Should Africa reject science it does not own?
Scientists from across Africa and beyond respond to the recent SciDev.Net opinion article by Kazhila Chinsembu, who urged African nations to regain control over their biological resources and indigenous knowledge (see African science must regain control of local resources).
Follow the links below to read a selection of comments SciDev.Net received.
Ayo Onatola, librarian (former biochemist), St. Christopher's College of Medicine, Luton, United Kingdom
If Africa's researchers could freely access research findings published in scientific journals, and if African governments had the political will to support science and technology, then there would be no need to allude to industrialised nations forcing technology on us.
Scientific enquiry is the best way of assessing the value of any invention or practice. Science is also about improving existing tools and practices in order to achieve better results for the benefit of society at large. The principles are the same in a developing or an industrialised nation.
Indeed, I wonder why some Africans prefer to preserve basic technologies when better ones exist. Indigenous technologies abound in Africa, but many of them require more labour and time than modern technologies, and are less productive.
What stops African scientists from converting research into products that can stand the test of time and compete with others on the international market? Part of the problem is the challenge of acquiring and managing knowledge — both indigenous and foreign — and using it to meet development needs.
For example, traditional medicine is based on our ancestors' ingenuity. But this knowledge is disappearing, partly because many traditional healers do not widely share details of how to concoct their remedies widely before they die.

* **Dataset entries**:
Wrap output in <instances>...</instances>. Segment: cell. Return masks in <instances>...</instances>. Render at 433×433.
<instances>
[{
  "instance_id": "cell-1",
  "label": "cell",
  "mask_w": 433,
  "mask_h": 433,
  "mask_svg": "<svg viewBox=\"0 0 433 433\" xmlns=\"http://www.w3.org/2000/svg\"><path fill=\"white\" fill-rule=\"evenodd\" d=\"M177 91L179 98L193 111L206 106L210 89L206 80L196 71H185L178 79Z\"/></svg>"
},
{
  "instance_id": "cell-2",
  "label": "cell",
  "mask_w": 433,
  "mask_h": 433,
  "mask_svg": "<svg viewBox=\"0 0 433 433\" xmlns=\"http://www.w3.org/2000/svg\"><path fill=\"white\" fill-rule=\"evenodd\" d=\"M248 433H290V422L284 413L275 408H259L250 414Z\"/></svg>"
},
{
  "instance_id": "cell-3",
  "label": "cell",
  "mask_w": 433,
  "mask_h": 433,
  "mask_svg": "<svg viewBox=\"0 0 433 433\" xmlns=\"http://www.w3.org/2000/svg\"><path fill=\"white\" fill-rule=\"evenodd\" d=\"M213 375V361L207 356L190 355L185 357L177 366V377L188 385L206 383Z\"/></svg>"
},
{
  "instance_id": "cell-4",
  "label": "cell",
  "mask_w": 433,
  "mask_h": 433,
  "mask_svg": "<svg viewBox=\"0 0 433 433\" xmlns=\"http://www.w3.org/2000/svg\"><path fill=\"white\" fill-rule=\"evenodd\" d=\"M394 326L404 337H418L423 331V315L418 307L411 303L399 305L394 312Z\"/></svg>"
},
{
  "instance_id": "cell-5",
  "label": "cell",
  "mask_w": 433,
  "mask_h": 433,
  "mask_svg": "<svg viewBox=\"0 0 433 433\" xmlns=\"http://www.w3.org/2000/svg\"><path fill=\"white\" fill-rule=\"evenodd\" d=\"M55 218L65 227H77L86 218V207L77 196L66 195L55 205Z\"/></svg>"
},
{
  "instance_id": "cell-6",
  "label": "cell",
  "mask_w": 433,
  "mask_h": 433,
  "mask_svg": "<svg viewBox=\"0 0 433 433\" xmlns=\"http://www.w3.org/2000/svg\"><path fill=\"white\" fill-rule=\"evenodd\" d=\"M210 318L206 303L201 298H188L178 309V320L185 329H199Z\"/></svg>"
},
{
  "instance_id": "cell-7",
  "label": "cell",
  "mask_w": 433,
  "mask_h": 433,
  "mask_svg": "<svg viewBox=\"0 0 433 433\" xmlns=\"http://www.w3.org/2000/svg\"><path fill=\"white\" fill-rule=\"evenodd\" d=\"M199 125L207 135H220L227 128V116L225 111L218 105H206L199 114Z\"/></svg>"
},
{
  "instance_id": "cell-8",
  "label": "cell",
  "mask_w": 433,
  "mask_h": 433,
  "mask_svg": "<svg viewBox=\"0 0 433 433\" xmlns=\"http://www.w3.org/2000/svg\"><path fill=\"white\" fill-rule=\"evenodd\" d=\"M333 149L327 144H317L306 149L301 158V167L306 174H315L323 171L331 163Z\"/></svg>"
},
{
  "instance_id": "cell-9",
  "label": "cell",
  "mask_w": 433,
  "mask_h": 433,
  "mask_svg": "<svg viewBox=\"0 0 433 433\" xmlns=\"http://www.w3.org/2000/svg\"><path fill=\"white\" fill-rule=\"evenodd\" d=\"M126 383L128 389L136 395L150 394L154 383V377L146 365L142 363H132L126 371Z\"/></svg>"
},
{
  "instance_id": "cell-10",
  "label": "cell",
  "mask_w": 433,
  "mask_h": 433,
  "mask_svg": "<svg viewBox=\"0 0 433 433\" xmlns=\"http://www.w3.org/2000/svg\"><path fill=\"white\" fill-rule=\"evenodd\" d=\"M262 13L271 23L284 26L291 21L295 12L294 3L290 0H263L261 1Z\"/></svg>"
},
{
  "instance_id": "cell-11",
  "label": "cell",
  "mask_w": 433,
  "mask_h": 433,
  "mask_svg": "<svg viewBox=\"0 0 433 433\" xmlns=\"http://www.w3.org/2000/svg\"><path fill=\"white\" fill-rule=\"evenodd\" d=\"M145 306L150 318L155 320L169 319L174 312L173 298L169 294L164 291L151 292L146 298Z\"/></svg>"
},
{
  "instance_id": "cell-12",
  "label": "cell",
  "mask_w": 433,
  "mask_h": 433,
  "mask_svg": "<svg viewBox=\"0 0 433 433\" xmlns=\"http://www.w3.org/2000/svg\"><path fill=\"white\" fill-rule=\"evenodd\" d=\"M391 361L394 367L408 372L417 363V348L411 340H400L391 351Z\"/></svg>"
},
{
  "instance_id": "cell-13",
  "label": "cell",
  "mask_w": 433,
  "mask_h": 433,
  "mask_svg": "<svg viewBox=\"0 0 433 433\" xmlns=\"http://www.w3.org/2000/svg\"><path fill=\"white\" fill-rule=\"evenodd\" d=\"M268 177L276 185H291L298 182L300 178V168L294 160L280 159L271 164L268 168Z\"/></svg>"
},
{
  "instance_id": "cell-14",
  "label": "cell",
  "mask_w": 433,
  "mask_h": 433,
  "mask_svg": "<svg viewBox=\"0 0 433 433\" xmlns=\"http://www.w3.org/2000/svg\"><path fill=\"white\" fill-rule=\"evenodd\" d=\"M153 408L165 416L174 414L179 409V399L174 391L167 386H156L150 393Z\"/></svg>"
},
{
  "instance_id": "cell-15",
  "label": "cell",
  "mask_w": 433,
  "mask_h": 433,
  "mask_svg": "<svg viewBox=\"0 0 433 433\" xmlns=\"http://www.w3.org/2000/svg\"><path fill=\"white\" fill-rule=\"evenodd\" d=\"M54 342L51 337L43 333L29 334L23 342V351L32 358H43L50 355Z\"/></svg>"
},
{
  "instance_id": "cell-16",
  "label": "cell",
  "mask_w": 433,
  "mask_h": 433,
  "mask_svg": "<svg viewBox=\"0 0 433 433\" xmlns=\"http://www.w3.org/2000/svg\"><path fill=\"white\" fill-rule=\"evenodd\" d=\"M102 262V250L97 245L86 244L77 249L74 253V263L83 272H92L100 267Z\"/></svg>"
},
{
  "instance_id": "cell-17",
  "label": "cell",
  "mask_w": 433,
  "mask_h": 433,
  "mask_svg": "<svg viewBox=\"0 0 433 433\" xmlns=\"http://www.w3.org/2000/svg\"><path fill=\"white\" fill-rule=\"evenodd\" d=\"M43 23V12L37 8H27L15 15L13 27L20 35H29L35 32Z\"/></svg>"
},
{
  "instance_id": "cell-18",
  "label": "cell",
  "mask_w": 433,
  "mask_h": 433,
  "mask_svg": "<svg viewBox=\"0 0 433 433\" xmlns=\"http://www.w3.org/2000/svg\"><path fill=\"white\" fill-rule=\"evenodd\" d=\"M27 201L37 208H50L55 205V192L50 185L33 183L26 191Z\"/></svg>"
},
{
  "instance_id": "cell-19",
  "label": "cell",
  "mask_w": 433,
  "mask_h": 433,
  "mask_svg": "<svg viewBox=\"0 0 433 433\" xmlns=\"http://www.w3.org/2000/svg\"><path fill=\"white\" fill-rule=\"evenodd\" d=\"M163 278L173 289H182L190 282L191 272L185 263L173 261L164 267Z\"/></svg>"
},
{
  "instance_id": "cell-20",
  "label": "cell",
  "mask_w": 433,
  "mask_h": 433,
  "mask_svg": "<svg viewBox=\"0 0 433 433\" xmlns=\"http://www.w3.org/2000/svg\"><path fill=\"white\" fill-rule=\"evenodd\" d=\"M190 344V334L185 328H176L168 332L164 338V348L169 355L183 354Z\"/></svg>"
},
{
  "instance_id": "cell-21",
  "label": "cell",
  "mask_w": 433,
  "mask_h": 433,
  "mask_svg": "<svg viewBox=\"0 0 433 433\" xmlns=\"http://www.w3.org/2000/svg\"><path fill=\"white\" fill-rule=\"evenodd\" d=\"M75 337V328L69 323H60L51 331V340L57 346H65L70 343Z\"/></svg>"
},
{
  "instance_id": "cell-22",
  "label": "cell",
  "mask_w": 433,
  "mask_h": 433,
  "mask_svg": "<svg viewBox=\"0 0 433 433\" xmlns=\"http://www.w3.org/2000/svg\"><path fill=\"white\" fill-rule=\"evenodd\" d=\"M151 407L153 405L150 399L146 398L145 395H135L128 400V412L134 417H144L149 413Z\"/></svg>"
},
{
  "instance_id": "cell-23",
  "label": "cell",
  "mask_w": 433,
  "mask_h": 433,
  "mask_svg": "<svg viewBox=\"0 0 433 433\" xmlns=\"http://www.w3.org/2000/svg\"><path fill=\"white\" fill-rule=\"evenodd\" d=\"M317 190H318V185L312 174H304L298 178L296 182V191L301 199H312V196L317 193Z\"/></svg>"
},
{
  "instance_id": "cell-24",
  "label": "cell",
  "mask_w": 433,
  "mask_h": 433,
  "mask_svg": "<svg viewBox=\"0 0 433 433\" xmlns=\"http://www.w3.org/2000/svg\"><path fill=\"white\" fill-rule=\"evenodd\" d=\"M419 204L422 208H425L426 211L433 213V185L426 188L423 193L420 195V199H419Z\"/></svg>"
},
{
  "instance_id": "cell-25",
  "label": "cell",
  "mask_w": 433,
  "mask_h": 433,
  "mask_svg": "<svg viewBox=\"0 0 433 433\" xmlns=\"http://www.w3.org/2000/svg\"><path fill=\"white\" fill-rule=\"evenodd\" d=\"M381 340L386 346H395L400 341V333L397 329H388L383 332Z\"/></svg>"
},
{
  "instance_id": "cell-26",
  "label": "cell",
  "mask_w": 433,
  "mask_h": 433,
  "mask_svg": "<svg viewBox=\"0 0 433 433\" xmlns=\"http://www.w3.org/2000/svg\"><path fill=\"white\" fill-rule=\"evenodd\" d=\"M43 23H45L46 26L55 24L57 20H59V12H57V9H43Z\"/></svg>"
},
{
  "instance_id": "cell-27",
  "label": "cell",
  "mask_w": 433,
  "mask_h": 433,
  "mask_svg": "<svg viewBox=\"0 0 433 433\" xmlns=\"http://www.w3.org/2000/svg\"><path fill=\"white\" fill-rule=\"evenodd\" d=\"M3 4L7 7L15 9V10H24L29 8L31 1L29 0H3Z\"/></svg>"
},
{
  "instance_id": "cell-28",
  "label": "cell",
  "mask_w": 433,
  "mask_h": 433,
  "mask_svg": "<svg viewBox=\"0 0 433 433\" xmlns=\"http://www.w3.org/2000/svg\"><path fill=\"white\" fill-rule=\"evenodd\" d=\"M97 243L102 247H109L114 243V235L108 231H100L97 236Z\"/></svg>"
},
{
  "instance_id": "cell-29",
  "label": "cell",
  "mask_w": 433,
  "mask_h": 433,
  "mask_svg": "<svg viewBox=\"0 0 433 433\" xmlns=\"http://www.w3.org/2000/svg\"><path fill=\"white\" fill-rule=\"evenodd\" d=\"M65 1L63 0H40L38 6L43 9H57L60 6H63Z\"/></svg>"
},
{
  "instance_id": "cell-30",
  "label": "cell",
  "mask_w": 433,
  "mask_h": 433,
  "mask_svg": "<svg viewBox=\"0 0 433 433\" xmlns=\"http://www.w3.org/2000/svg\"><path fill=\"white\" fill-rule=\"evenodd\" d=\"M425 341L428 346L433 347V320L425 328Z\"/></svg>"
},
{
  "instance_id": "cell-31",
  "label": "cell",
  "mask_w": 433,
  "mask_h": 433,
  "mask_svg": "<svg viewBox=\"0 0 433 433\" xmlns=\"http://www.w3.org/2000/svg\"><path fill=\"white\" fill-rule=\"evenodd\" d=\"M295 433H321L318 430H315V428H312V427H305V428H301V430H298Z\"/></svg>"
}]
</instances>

* **REQUIRED TASKS**:
A. In the passage on African science, what does Ayo Onatola call the best way of assessing the value of any invention or practice?
B. Pick up the passage on African science above where it stops and keep writing it.

* **OUTPUTS BY TASK**:
A. Scientific enquiry.

B.
African scientists must be pragmatic, but also bold enough to show policymakers that their skills can help industrialise Africa and bring it the technologies it needs.
Aziwo T. Niba, Department of Animal Production, Faculty of Agriculture, University of Dschang, Cameroon
I agree that Africa should not be "enslaved by technology it does not own" but industrialised nations and multinational companies are not to blame for all our problems.
Africa's present food crisis is rooted partly in the complex political and economic forces that shaped our nations even before independence. Africa has enormous human and material resources, which could allow drastic increases in food production. But in many cases, we still do not know how to make our own decisions, and have failed to regain control over our resources.
Before independence, colonial agricultural policy was geared towards producing cash crops (such as cotton, coffee and cocoa) as raw materials for the manufacturing industries of industrialised nations.
Agriculture in Africa has continued to develop along these lines, with most governments encouraging farmers to grow cash crops by subsidising inputs such as fertilisers and seedlings. The drop in global market prices for such crops over the last decade has brought great suffering to African farmers.
African governments should respond by monitoring international market prices, and shaping their agricultural policies to take advantage of the changes in global demand. Equally, governments should be spending more on agricultural research, not on luxury cars, arms and expensive trips abroad.
I believe the answer to the present predicament is for Africa to take control of its destiny. We will never be able to move on unless there is a fundamental shake-up in our mentality, as Chinsembu suggests.
C. S. Prakash, professor of plant molecular genetics, Tuskegee University, Alabama, United States
Chinsembu invokes a utopian fantasy by describing a mythical past that never existed. By reminiscing about environmentally-friendly traditions and indigenous knowledge he is essentially favouring the status-quo.
Africa has the highest malnutrition and infant mortality rates and the highest prevalence of infectious diseases such as HIV/AIDS and malaria. Science can be our best ally in the fight against these problems.
Chinsembu's article shows how easy it is to be persuaded by Western 'eco-luddite' thoughts.
His arguments against genetic technologies that could help Africa achieve greater food security are largely unfounded.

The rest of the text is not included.